→ Activity:
Reproduce the part of the DEMON® thesis page that runs from "Call Number for" up to and including "and sludge production.", word for word.

→ Source document:
========================
Optimization of DEMON® Sidestream Treatment and Potential for Anammox Mainstream Bioaugmentation

Date of Award

Fall 2013

Document Type

Thesis

Degree Name

Master of Science (MS)

Department

Civil & Environmental Engineering

Program/Concentration

Environmental Engineering

Committee Director

Gary Schafran

Committee Director

Charles Bott

Committee Member

Peter Pommerenk

Call Number for Print

Special Collections LD4331.E542 N54 2013

Abstract

Anaerobically digested sludge dewatering liquors (e.g. centrate) can represent 15-25% of the total kjeldahl nitrogen (TKN) load on a typical municipal waste water treatment plant (WWTP). Sidestream nitrogen removal has been demonstrated to be an effective tool for improving nitrogen removal performance and reliability with a savings in aeration energy, chemicals (supplemental alkalinity and carbon), and sludge production.

Deammonification, partial nitritation by ammonia oxidizing bacteria (AOB) combined with anaerobic ammonium oxidation (AMX or anammox), provides near complete nitrogen removal with a 65% reduction in energy and 100% reduction in supplemental carbon and alkalinity requirements as compared to traditional nitrification-denitrification. The DEMON® treatment process is one available sidestream deammonification treatment process which is a single step deammonification system in which both partial nitritation and AMX occur in the same tank, operated similar to a typical sequencing batch reactor (SBR) with intermittent aeration and intermittent feeding throughout the reactor cycle.
========================
→ Data below:

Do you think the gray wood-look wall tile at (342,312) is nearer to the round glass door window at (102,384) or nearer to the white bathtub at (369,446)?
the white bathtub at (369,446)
========================
→ Finished exercise:
Call Number for Print

Special Collections LD4331.E542 N54 2013

Abstract

Anaerobically digested sludge dewatering liquors (e.g. centrate) can represent 15-25% of the total kjeldahl nitrogen (TKN) load on a typical municipal waste water treatment plant (WWTP). Sidestream nitrogen removal has been demonstrated to be an effective tool for improving nitrogen removal performance and reliability with a savings in aeration energy, chemicals (supplemental alkalinity and carbon), and sludge production.